How to complete this task: The lines from the top of the records below through the one containing "Researchers compared the performance" are to be transcribed exactly, and nothing else is to be added.

Dataset records:

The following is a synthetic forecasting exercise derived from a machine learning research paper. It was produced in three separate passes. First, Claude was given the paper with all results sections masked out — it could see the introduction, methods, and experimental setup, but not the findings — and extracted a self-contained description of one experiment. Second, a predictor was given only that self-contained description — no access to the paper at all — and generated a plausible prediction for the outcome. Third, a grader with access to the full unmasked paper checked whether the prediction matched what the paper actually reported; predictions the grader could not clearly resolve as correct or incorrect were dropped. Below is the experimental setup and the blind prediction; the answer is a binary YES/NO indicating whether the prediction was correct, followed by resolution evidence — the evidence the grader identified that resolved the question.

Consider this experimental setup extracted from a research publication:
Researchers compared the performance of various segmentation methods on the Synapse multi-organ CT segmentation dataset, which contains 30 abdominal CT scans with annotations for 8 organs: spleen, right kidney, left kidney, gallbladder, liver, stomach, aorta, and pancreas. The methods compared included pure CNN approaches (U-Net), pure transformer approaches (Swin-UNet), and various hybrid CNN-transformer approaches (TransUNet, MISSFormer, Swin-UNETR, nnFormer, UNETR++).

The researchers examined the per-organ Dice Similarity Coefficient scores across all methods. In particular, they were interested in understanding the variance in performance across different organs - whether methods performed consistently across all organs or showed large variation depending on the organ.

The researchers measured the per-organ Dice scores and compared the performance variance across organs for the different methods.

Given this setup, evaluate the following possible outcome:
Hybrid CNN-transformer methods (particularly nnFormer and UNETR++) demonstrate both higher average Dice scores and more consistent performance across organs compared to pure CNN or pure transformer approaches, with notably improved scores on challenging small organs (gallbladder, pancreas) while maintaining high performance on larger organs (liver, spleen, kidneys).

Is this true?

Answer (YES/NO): NO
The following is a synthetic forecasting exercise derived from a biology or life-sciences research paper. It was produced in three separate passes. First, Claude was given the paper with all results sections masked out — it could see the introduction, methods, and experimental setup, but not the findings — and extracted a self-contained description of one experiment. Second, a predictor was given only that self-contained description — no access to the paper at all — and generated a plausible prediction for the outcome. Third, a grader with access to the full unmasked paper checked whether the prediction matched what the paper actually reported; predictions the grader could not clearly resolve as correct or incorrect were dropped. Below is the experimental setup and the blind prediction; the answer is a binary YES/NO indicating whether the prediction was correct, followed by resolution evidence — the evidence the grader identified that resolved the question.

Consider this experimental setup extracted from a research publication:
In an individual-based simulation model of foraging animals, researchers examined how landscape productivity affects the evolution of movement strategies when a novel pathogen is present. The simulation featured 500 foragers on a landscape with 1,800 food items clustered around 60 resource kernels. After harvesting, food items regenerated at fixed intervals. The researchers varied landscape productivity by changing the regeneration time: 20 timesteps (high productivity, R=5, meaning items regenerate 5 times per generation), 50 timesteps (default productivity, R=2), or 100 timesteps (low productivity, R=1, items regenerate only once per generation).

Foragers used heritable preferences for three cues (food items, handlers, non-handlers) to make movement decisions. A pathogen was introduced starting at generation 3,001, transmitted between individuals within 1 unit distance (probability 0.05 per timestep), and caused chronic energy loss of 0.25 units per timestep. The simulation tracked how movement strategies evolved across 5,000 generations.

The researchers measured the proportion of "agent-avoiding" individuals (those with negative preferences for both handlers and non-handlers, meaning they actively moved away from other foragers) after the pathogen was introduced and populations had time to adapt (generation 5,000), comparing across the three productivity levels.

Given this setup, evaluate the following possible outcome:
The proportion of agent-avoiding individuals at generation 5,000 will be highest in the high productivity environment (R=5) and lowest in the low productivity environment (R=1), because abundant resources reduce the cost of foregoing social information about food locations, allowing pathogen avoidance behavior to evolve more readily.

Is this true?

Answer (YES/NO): NO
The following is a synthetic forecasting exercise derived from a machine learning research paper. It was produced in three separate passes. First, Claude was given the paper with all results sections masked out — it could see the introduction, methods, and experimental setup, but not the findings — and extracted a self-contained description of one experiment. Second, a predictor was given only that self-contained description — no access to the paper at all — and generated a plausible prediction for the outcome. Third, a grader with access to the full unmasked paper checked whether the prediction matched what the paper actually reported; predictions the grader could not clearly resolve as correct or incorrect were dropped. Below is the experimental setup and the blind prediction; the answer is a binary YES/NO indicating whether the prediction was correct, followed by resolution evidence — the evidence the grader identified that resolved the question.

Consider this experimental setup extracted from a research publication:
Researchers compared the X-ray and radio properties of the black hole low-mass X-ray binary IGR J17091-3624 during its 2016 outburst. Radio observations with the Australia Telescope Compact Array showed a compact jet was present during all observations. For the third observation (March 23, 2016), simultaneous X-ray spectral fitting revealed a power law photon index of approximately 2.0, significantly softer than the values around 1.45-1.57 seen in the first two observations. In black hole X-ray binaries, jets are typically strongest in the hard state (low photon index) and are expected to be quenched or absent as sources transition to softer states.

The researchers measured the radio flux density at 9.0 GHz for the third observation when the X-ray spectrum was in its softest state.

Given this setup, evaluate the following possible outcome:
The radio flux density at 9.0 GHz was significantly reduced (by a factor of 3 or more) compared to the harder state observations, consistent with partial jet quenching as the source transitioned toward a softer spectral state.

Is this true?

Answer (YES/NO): NO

Task result:
The following is a synthetic forecasting exercise derived from a machine learning research paper. It was produced in three separate passes. First, Claude was given the paper with all results sections masked out — it could see the introduction, methods, and experimental setup, but not the findings — and extracted a self-contained description of one experiment. Second, a predictor was given only that self-contained description — no access to the paper at all — and generated a plausible prediction for the outcome. Third, a grader with access to the full unmasked paper checked whether the prediction matched what the paper actually reported; predictions the grader could not clearly resolve as correct or incorrect were dropped. Below is the experimental setup and the blind prediction; the answer is a binary YES/NO indicating whether the prediction was correct, followed by resolution evidence — the evidence the grader identified that resolved the question.

Consider this experimental setup extracted from a research publication:
Researchers compared the performance of various segmentation methods on the Synapse multi-organ CT segmentation dataset, which contains 30 abdominal CT scans with annotations for 8 organs: spleen, right kidney, left kidney, gallbladder, liver, stomach, aorta, and pancreas. The methods compared included pure CNN approaches (U-Net), pure transformer approaches (Swin-UNet), and various hybrid CNN-transformer approaches (TransUNet, MISSFormer, Swin-UNETR, nnFormer, UNETR++).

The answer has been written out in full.